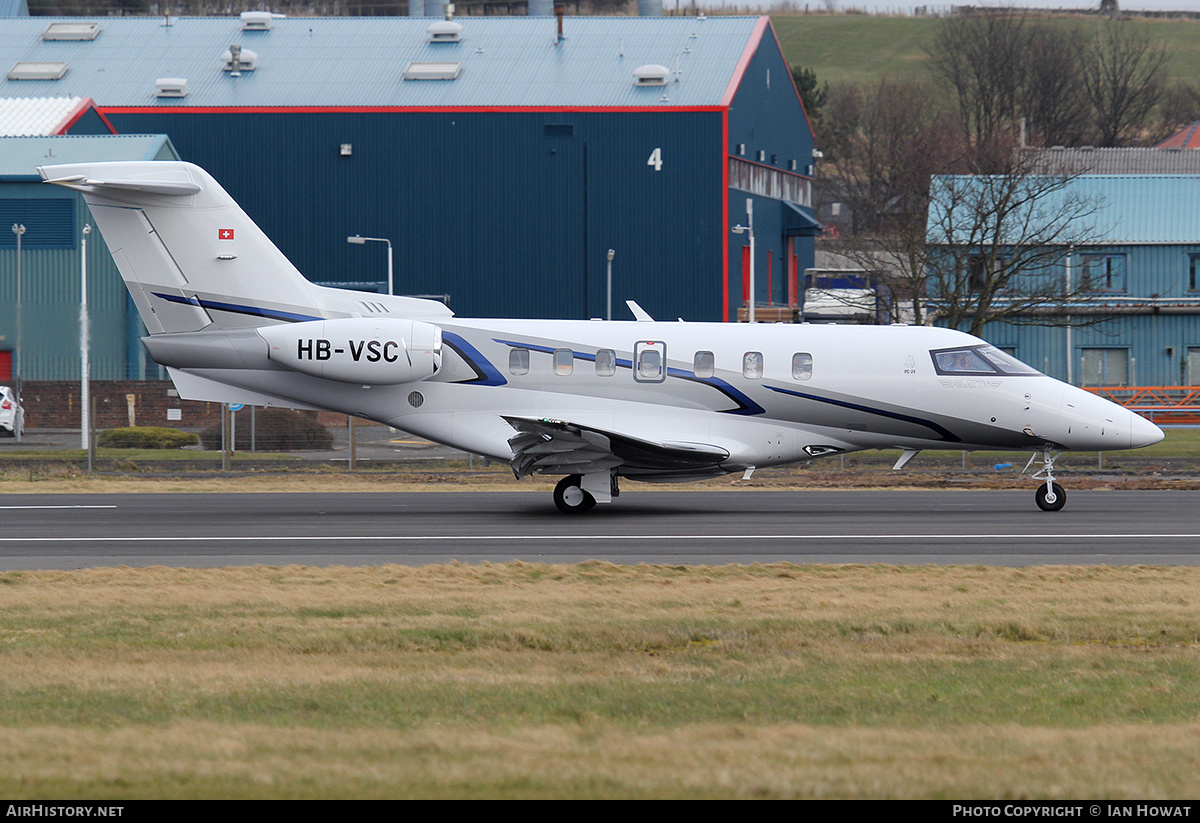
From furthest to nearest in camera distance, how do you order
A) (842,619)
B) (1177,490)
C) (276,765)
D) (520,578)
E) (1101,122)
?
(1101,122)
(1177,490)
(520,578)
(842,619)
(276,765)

☆ ☆ ☆ ☆ ☆

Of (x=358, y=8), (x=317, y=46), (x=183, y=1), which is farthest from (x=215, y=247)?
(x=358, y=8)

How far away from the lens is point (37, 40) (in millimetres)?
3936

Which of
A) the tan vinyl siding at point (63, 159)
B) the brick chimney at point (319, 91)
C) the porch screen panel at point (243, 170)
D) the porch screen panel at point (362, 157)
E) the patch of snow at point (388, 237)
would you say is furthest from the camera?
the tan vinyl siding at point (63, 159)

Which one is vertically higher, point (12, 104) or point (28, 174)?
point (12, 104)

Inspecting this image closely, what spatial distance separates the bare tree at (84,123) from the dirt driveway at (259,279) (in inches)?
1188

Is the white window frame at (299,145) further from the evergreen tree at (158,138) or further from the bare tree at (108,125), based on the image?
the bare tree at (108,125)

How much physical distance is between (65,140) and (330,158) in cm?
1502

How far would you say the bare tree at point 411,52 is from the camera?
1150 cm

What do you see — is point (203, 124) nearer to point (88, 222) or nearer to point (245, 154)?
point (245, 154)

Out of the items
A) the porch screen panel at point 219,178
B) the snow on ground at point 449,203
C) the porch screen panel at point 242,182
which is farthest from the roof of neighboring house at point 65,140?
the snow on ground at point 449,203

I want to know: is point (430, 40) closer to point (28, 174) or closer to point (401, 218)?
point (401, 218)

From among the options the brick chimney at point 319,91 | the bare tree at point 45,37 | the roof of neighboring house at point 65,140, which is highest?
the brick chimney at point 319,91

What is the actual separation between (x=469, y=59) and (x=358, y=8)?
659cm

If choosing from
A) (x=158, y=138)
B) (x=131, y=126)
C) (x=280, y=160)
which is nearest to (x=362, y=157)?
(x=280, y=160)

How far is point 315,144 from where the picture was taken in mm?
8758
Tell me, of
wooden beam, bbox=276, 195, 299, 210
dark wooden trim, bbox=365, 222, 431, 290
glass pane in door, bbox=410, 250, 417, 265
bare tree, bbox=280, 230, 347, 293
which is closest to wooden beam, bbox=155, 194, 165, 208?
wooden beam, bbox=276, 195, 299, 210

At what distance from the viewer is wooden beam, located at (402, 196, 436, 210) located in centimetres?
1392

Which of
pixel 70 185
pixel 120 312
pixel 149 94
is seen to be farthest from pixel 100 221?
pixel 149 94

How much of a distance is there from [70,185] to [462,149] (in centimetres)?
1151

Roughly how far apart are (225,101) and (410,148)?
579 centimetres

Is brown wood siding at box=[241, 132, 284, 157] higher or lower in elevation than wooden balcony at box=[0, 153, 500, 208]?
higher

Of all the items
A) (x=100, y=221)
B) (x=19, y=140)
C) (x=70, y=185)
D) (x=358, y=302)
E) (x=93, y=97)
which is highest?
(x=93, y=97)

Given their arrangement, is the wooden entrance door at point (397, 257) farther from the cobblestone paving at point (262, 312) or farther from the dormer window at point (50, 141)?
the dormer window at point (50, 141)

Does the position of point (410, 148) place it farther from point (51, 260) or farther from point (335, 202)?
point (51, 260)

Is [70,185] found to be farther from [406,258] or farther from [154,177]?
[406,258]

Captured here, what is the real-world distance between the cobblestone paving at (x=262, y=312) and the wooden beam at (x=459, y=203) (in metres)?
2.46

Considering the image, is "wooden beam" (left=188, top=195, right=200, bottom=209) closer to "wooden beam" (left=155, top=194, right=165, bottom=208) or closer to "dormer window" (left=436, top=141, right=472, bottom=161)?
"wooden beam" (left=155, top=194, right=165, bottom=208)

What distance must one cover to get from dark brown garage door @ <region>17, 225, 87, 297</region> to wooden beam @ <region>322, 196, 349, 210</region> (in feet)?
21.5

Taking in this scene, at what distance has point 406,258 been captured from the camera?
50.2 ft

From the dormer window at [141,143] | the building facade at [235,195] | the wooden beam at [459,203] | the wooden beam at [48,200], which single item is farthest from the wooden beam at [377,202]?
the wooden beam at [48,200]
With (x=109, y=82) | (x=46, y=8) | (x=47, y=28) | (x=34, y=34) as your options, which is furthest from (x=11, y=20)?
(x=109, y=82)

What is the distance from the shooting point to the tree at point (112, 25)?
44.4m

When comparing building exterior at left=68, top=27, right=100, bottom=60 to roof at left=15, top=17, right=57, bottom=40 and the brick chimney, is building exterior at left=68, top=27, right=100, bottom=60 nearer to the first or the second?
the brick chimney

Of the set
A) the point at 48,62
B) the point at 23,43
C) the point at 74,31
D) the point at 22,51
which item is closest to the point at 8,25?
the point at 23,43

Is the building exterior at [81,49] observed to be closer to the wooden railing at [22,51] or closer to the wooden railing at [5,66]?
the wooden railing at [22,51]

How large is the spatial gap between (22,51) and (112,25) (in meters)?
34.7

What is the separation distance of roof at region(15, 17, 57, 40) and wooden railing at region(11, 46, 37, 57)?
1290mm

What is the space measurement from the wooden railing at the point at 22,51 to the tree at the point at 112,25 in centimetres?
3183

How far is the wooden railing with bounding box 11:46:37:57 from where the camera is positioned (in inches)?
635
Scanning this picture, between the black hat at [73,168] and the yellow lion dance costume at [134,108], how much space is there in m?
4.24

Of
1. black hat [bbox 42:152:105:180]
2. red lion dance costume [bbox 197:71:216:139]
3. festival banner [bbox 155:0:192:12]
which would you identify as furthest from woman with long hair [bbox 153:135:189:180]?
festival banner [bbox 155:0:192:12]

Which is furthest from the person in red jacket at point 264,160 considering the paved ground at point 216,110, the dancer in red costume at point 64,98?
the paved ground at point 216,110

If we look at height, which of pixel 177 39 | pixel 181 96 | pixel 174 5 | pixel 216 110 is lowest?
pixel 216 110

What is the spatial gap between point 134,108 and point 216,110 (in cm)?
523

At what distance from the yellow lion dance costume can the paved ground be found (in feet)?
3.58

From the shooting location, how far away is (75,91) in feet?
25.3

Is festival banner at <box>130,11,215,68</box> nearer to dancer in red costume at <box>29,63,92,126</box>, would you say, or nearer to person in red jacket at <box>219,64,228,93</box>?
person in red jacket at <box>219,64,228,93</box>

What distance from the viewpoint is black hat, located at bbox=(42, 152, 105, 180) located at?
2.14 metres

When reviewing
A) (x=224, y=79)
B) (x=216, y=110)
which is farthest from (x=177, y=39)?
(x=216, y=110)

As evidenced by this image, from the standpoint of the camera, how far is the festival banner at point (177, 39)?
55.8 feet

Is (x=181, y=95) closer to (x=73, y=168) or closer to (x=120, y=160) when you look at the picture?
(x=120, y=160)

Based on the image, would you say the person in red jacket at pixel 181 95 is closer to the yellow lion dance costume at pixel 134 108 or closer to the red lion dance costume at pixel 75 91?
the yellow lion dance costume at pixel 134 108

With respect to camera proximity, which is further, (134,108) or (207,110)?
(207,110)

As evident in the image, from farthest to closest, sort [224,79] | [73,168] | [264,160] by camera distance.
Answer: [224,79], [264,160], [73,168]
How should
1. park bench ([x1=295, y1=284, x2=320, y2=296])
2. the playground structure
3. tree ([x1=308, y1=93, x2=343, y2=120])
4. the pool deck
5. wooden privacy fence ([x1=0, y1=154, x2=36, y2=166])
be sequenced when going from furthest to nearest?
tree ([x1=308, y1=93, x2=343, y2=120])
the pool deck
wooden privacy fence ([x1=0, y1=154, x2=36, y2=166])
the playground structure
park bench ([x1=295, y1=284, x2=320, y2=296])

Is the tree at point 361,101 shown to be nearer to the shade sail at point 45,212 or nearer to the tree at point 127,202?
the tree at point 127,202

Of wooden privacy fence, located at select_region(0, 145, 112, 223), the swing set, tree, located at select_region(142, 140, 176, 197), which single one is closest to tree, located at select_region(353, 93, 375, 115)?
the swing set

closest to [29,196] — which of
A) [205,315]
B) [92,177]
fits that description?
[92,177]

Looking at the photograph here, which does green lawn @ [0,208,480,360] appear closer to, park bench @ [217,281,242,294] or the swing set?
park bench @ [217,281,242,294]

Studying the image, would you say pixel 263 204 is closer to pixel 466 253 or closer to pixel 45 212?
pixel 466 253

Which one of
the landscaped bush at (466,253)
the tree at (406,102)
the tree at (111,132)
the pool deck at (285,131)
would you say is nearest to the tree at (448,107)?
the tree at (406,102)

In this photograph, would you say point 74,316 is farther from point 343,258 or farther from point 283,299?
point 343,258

☆ ☆ ☆ ☆ ☆

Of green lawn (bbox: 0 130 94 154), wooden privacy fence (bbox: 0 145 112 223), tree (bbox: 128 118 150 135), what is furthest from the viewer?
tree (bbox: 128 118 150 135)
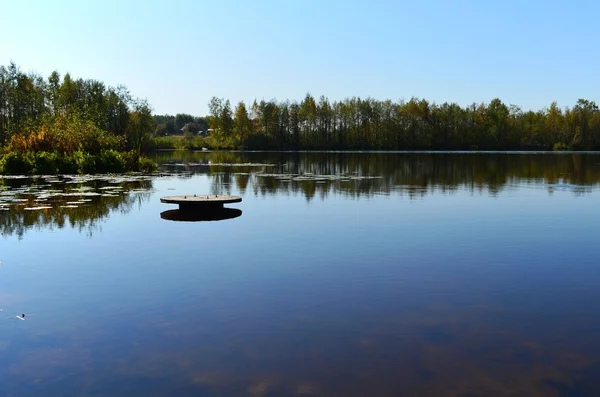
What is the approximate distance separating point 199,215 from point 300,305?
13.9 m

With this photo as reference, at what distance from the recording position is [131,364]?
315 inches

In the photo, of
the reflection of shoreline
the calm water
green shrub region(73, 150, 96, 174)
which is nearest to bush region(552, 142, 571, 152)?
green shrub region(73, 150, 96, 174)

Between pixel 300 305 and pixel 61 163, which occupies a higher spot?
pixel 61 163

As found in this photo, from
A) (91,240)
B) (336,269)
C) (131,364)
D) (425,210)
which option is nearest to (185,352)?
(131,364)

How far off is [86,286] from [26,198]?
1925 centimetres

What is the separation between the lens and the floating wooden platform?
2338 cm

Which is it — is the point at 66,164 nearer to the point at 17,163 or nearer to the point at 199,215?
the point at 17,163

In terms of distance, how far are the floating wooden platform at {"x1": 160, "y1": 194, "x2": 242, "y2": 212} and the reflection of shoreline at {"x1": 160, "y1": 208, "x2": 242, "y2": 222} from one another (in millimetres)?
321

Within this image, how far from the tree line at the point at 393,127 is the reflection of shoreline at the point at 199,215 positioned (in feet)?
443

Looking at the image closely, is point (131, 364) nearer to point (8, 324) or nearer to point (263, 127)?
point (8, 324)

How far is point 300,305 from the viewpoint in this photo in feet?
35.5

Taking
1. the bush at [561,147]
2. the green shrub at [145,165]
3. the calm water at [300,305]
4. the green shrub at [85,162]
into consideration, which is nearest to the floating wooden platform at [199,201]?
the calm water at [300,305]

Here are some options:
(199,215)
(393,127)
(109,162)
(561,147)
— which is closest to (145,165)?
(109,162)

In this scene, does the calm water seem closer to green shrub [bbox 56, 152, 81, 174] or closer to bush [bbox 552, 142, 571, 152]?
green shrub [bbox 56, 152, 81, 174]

☆ ☆ ☆ ☆ ☆

TASK ::
Return the records from the line containing "Is (x=181, y=95)" through the line containing "Answer: [224,79], [264,160], [73,168]", both included, with each line copied word for word.

TASK RESULT ::
Is (x=181, y=95) closer to (x=73, y=168) or closer to (x=120, y=160) when you look at the picture?
(x=120, y=160)

Based on the image, would you say the person in red jacket at pixel 181 95 is closer to the yellow lion dance costume at pixel 134 108 or closer to the red lion dance costume at pixel 75 91?
the yellow lion dance costume at pixel 134 108

With respect to camera proximity, which is further, (134,108) or (207,110)?
(207,110)

As evident in the image, from farthest to closest, sort [224,79] | [73,168] | [264,160] by camera distance.
Answer: [224,79], [264,160], [73,168]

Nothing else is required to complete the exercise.